Statistics manager

In CQE, the retrieval of statistics is a function of the Optimizer. When the Optimizer needs to know information about a table, it looks at the table description to retrieve the row count and table size. If an index is available, the Optimizer might extract information about the data in the table. In SQE, the collection and management of statistics is handled by a separate component called the statistics manager. The statistics manager leverages all the same statistical sources as CQE, but adds more sources and capabilities.

The statistics manager does not actually run or optimize the query. Instead, it controls the access to the metadata and other information that is required to optimize the query. It uses this information to answer questions posed by the query optimizer. The statistics manager always provides answers to the optimizer. In cases where it cannot provide an answer based on actual existing statistics information, it is designed to provide a predefined answer.

The Statistics manager typically gathers and tracks the following information:

Cardinality of values
The number of unique or distinct occurrences of a specific value in a single column or multiple columns of a table.
Selectivity
Also known as a histogram, this information is an indication of how many rows are selected by any given selection predicate or combination of predicates. Using sampling techniques, it describes the selectivity and distribution of values in a given column of the table.
Frequent values
The top nn most frequent values of a column together with a count of how frequently each value occurs. This information is obtained by using statistical sampling techniques. Built-in algorithms eliminate the possibility of data skewing. For example, NULL values and default values that can influence the statistical values are not taken into account.
Metadata information
Includes the total number of rows in the table, indexes that exist over the table, and which indexes are useful for implementing the particular query.
Estimate of IO operation
An estimate of the amount of IO operations that are required to process the table or the identified index.

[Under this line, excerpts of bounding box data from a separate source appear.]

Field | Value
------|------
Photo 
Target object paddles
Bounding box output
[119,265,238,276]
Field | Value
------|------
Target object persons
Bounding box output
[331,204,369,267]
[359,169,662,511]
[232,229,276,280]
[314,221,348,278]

The Statistics manager uses a hybrid approach to manage database statistics. Most of this information can be obtained from existing indexes. In cases where the required statistics cannot be gathered from existing indexes, statistical information is constructed on single columns of a table and stored internally. By default, this information is collected automatically by the system, but you can manually control the collection of statistics. Unlike indexes, however, statistics are not maintained immediately as data in the tables change.